[Collection entries]
• • • •
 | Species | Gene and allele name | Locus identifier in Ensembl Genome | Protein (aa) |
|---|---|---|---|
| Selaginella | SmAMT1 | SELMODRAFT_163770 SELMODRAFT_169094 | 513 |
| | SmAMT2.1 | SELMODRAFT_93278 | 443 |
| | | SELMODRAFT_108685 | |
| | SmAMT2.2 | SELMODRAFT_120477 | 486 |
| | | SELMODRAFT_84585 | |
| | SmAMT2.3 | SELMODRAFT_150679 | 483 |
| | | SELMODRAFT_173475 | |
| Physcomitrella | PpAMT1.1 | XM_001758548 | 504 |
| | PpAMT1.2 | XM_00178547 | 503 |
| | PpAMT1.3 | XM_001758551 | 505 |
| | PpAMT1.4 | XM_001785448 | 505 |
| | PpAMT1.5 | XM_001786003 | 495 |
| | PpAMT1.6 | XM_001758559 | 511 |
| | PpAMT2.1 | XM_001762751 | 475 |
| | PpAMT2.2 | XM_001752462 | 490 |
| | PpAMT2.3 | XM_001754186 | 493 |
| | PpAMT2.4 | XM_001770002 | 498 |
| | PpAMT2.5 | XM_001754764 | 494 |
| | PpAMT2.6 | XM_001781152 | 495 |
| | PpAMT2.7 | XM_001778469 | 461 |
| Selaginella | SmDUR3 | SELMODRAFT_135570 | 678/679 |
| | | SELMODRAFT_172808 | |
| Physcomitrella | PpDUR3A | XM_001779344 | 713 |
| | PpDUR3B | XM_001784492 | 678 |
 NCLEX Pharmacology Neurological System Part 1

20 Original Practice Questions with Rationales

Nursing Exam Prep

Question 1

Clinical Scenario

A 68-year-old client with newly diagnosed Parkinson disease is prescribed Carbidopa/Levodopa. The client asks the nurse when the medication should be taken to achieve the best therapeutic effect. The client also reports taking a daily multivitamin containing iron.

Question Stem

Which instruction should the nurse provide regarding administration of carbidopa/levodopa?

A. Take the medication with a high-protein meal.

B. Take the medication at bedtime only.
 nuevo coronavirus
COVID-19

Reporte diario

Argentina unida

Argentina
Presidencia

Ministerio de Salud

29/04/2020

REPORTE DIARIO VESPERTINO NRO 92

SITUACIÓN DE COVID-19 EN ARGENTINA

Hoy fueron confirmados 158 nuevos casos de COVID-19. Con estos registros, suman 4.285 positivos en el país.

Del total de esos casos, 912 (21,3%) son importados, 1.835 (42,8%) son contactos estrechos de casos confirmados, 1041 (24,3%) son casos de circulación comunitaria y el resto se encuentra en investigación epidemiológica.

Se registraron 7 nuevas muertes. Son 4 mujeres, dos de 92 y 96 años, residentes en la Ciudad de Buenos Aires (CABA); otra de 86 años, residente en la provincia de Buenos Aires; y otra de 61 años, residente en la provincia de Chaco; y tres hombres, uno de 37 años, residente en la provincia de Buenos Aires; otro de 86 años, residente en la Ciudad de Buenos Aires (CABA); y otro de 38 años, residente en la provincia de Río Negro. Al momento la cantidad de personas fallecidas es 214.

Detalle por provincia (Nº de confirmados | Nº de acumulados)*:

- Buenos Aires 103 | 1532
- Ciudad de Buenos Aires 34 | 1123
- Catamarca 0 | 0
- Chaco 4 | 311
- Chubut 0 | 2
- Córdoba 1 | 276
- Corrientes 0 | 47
• • • •
= REQUIRED ACTION =
An exact repetition of all the entries is required.

= OUTPUT =
 | Species | Gene and allele name | Locus identifier in Ensembl Genome | Protein (aa) |
|---|---|---|---|
| Selaginella | SmAMT1 | SELMODRAFT_163770 SELMODRAFT_169094 | 513 |
| | SmAMT2.1 | SELMODRAFT_93278 | 443 |
| | | SELMODRAFT_108685 | |
| | SmAMT2.2 | SELMODRAFT_120477 | 486 |
| | | SELMODRAFT_84585 | |
| | SmAMT2.3 | SELMODRAFT_150679 | 483 |
| | | SELMODRAFT_173475 | |
| Physcomitrella | PpAMT1.1 | XM_001758548 | 504 |
| | PpAMT1.2 | XM_00178547 | 503 |
| | PpAMT1.3 | XM_001758551 | 505 |
| | PpAMT1.4 | XM_001785448 | 505 |
| | PpAMT1.5 | XM_001786003 | 495 |
| | PpAMT1.6 | XM_001758559 | 511 |
| | PpAMT2.1 | XM_001762751 | 475 |
| | PpAMT2.2 | XM_001752462 | 490 |
| | PpAMT2.3 | XM_001754186 | 493 |
| | PpAMT2.4 | XM_001770002 | 498 |
| | PpAMT2.5 | XM_001754764 | 494 |
| | PpAMT2.6 | XM_001781152 | 495 |
| | PpAMT2.7 | XM_001778469 | 461 |
| Selaginella | SmDUR3 | SELMODRAFT_135570 | 678/679 |
| | | SELMODRAFT_172808 | |
| Physcomitrella | PpDUR3A | XM_001779344 | 713 |
| | PpDUR3B | XM_001784492 | 678 |
 NCLEX Pharmacology Neurological System Part 1

20 Original Practice Questions with Rationales

Nursing Exam Prep

Question 1

Clinical Scenario

A 68-year-old client with newly diagnosed Parkinson disease is prescribed Carbidopa/Levodopa. The client asks the nurse when the medication should be taken to achieve the best therapeutic effect. The client also reports taking a daily multivitamin containing iron.

Question Stem

Which instruction should the nurse provide regarding administration of carbidopa/levodopa?

A. Take the medication with a high-protein meal.

B. Take the medication at bedtime only.
 nuevo coronavirus
COVID-19

Reporte diario

Argentina unida

Argentina
Presidencia

Ministerio de Salud

29/04/2020

REPORTE DIARIO VESPERTINO NRO 92

SITUACIÓN DE COVID-19 EN ARGENTINA

Hoy fueron confirmados 158 nuevos casos de COVID-19. Con estos registros, suman 4.285 positivos en el país.

Del total de esos casos, 912 (21,3%) son importados, 1.835 (42,8%) son contactos estrechos de casos confirmados, 1041 (24,3%) son casos de circulación comunitaria y el resto se encuentra en investigación epidemiológica.

Se registraron 7 nuevas muertes. Son 4 mujeres, dos de 92 y 96 años, residentes en la Ciudad de Buenos Aires (CABA); otra de 86 años, residente en la provincia de Buenos Aires; y otra de 61 años, residente en la provincia de Chaco; y tres hombres, uno de 37 años, residente en la provincia de Buenos Aires; otro de 86 años, residente en la Ciudad de Buenos Aires (CABA); y otro de 38 años, residente en la provincia de Río Negro. Al momento la cantidad de personas fallecidas es 214.

Detalle por provincia (Nº de confirmados | Nº de acumulados)*:

- Buenos Aires 103 | 1532
- Ciudad de Buenos Aires 34 | 1123
- Catamarca 0 | 0
- Chaco 4 | 311
- Chubut 0 | 2
- Córdoba 1 | 276
- Corrientes 0 | 47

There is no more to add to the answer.